**Aim:** Update the data below by changing every "stone trough" to "stone basin" and leaving all other text as it is.

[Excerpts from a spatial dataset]

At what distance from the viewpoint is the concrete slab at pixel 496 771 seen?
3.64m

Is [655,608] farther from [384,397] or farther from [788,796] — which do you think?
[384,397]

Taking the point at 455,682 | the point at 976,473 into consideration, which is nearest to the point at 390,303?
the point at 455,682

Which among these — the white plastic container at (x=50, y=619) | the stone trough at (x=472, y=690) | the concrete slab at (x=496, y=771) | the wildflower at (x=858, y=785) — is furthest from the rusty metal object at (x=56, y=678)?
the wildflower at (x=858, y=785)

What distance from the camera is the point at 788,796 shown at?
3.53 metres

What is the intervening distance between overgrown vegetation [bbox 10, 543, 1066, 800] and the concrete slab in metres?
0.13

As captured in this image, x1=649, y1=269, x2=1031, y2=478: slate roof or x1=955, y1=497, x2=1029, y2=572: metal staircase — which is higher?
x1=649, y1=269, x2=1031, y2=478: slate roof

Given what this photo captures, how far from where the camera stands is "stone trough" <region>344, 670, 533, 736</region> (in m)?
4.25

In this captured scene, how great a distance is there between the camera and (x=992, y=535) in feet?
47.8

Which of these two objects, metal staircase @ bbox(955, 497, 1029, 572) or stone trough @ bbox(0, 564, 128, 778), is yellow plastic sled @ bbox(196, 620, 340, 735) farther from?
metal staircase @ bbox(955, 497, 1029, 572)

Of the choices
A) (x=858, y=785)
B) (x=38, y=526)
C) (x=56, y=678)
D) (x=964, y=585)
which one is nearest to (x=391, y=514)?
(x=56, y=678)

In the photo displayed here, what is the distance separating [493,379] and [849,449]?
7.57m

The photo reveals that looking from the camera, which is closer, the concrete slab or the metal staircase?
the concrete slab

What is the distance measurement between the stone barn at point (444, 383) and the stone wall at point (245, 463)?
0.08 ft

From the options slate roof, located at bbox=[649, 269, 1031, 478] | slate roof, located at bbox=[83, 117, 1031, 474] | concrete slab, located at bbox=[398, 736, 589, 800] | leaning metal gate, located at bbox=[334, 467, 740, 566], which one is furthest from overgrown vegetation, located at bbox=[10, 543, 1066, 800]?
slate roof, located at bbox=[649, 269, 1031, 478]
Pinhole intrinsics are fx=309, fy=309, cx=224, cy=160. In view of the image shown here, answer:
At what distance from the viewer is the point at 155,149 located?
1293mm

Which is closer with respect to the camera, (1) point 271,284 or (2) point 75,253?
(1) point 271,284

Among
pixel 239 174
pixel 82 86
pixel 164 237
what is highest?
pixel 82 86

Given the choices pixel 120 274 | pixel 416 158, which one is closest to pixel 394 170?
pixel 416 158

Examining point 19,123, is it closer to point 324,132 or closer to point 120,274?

**Response to this task:**
At what distance from the viewpoint is the concrete slab at pixel 496 771 seen?
3.64m

Is [655,608] farther from [384,397] or farther from [788,796] — which do you think?
[384,397]

Taking the point at 455,682 | the point at 976,473 into consideration, which is nearest to the point at 390,303?
the point at 455,682

Which among these — the white plastic container at (x=50, y=619) | the stone basin at (x=472, y=690) | the concrete slab at (x=496, y=771) | the wildflower at (x=858, y=785) — is furthest from the rusty metal object at (x=56, y=678)?
the wildflower at (x=858, y=785)

What distance from the camera is the point at 788,796 shown at?
3.53 metres

What is the intervening distance between overgrown vegetation [bbox 10, 543, 1066, 800] and the concrete slab in metres?
0.13

As captured in this image, x1=649, y1=269, x2=1031, y2=478: slate roof or x1=955, y1=497, x2=1029, y2=572: metal staircase — which is higher?
x1=649, y1=269, x2=1031, y2=478: slate roof

Given what this photo captures, how far from where the camera stands is "stone basin" <region>344, 670, 533, 736</region> (in m)?
4.25

In this captured scene, how great a distance is there between the camera and (x=992, y=535) in feet?
47.8

Which of these two objects, metal staircase @ bbox(955, 497, 1029, 572) or stone basin @ bbox(0, 564, 128, 778), is yellow plastic sled @ bbox(196, 620, 340, 735) farther from?
metal staircase @ bbox(955, 497, 1029, 572)

Of the choices
A) (x=858, y=785)
B) (x=38, y=526)
C) (x=56, y=678)
D) (x=964, y=585)
which one is nearest to (x=391, y=514)?
(x=56, y=678)

In the photo displayed here, what is the distance separating [493,379] and [849,449]?
7.57m

The photo reveals that looking from the camera, which is closer, the concrete slab or the metal staircase?
the concrete slab

What is the distance measurement between the stone barn at point (444, 383) and the stone wall at point (245, 463)?
0.08 ft

From the options slate roof, located at bbox=[649, 269, 1031, 478] | slate roof, located at bbox=[83, 117, 1031, 474] | concrete slab, located at bbox=[398, 736, 589, 800] | leaning metal gate, located at bbox=[334, 467, 740, 566], which one is furthest from overgrown vegetation, located at bbox=[10, 543, 1066, 800]?
slate roof, located at bbox=[649, 269, 1031, 478]
Pinhole intrinsics are fx=309, fy=309, cx=224, cy=160. In view of the image shown here, answer:
At what distance from the viewer is the point at 155,149 located?
1293mm

Which is closer with respect to the camera, (1) point 271,284 or (2) point 75,253?
(1) point 271,284

Among
pixel 239 174
pixel 82 86
pixel 164 237
what is highest?
pixel 82 86

Given the choices pixel 120 274 | pixel 416 158, which one is closest to pixel 394 170?
pixel 416 158

Examining point 19,123, is it closer to point 324,132 or closer to point 120,274?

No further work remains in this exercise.